Dataset entries:
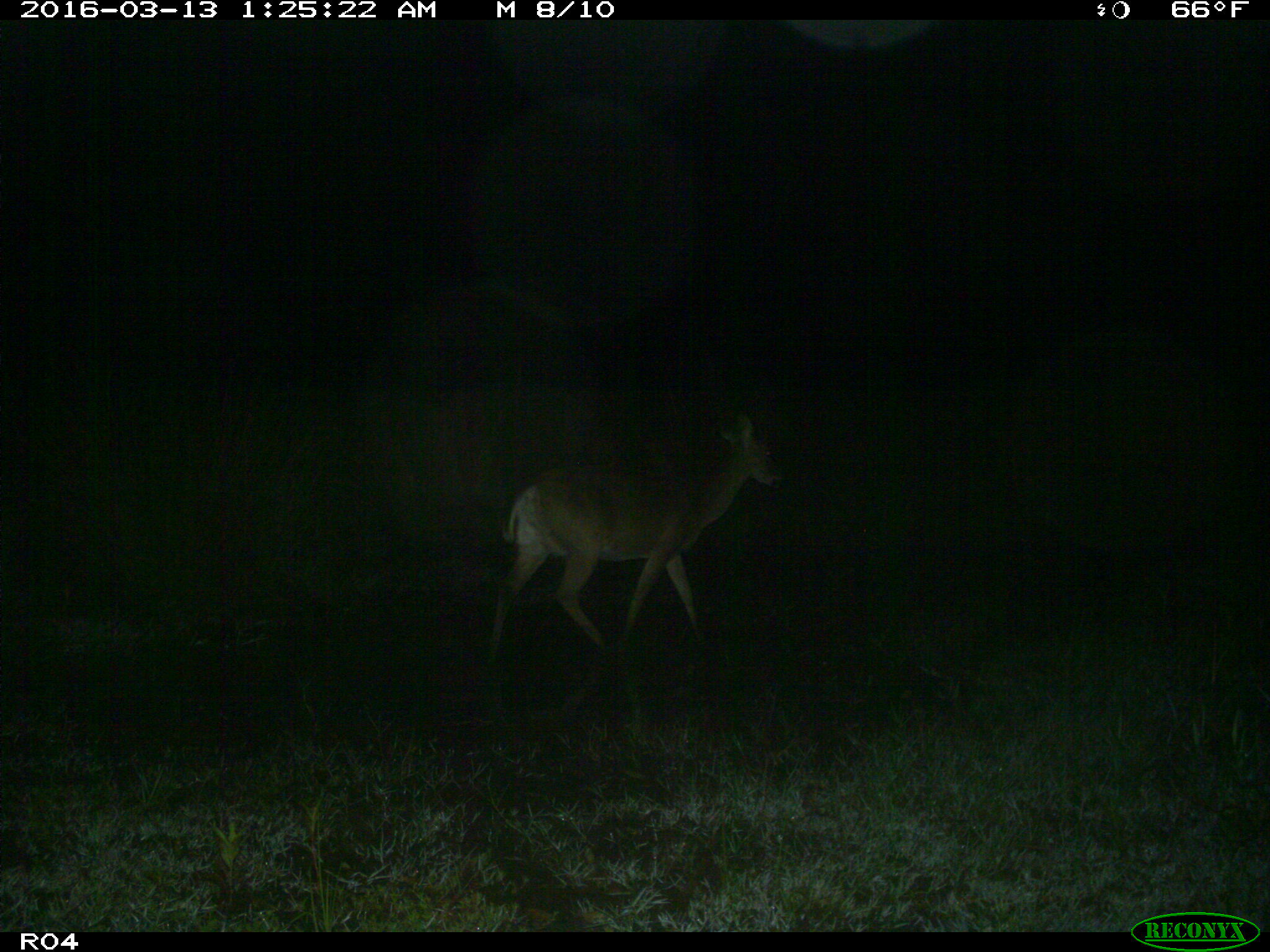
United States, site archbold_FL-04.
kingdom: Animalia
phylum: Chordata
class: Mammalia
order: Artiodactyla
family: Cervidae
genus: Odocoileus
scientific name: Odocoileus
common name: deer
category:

### What is required
Except for the pictures, write the data out exactly.

### Task answer
United States, site archbold_FL-04.
kingdom: Animalia
phylum: Chordata
class: Mammalia
order: Artiodactyla
family: Cervidae
genus: Odocoileus
scientific name: Odocoileus
common name: deer
category:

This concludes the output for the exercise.